Of course, with this being Noir, your players will be investigating and roleplaying more than hacking and looting. So, if your players are obstinate, adapting Deadlands: Noir to your system of choice isn't impossible.
Is this game only for Deadlands players?
No. This game could have been equally called Noir: Deadlands. Deadlands gives the game a unique flavor, but can be suited for your playing group's taste. Investigative Call of Cthulhu players will also enjoy this game, as Deadlands: Noir supports adventures where something spooky lies underneath the story.
In fact, most character types have changed, and some eliminated entirely. Blessed, sykers, and martial artists are rare so will be covered in the Deadlands Noir: Companion. Indian shamans exist, but not in the urban landscape of Deadlands Noir. Mad scientists evolved into patent scientists. Hucksters were hunted down, with those remaning becoming Grifters. Voodoo, however, has risin in New Orleands, allowing players to play shamanistic characters. And the Harrowed are still there.
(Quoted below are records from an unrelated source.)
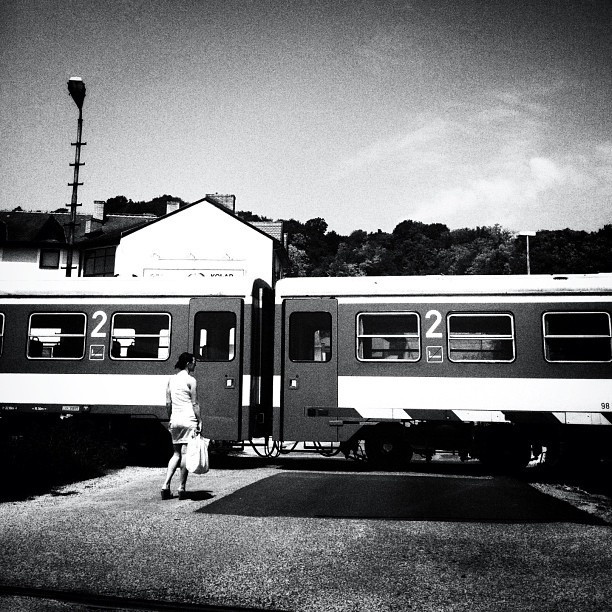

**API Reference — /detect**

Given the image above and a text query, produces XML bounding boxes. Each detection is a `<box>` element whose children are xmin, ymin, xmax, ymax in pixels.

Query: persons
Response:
<box><xmin>161</xmin><ymin>352</ymin><xmax>203</xmax><ymax>500</ymax></box>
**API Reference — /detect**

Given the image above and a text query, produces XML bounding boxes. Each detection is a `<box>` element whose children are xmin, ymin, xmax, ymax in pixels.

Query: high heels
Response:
<box><xmin>178</xmin><ymin>491</ymin><xmax>186</xmax><ymax>500</ymax></box>
<box><xmin>161</xmin><ymin>489</ymin><xmax>173</xmax><ymax>500</ymax></box>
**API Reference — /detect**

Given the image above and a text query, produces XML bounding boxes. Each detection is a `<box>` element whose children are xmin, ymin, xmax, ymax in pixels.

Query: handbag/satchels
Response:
<box><xmin>186</xmin><ymin>428</ymin><xmax>210</xmax><ymax>474</ymax></box>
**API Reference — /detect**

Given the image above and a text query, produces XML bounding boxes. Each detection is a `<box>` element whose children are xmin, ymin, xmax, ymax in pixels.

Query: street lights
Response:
<box><xmin>61</xmin><ymin>74</ymin><xmax>88</xmax><ymax>276</ymax></box>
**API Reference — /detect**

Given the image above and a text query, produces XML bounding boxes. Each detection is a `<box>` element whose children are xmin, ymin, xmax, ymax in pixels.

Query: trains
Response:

Savage Worlds supports designing characters based on skills, not classes, so players always have the option of playing their favorite noir character idea.
What if I don't want to run premade adventures or don't want to set Deadlands: Noir in New Orleands?
Okay, maybe this book won't work out too well for you. There is a two-page mystery generator you can use to create your own adventures. But about a fifth of the book is dedicated to a seven-adventure campaign, with the shorter mini-adventures usable between these adventures. New Orleands (and its corrupt factions) is the only city covered in this book. See the Deadlands: Noir Companinion for additional cities.
As of this writing, the Deadlands: Noir KickStarter is still shipping dead tree versions of its books, so it's not too surprising that the only support are some premade characters and a character sheet. The premade characters are definitely worth looking at. Deadlands: Noir mentions miniatures and printable and purchasable maps of the adventures in the PDF, but I couldn't find mention of them on the website.
One irritation I have with PDFs is that many of them make a PDF of the book, and that's that. IMO, Since PDFs have an unlimited page count, and material that couldn't be included in the dead tree version because of printing costs should be included. Also, PDFs allow printing of individual pages. The artwork includes mug shots of NPCs. So Pinnacle could have included NPC picture profile handouts for the GM to print and cut out for the players to see whom they were dealing with. Also, since Savage Worlds supports miniatures gaming and they have the full-body art of the beasties, I would have liked to see paper miniatures included with the PDF.
Conversely, a 145 page grey-color intensive coffee-table PDF is not something you want to print out. No printer-friendly version is included. Entries for NPCs and beasts have widows and orphans (ie. a one-page entry for a beast will start at the bottom of one page and go to the other side). Artwork that looks purdy in the electronic coffee table book consumes ink and toner when you have to print out the page it's one.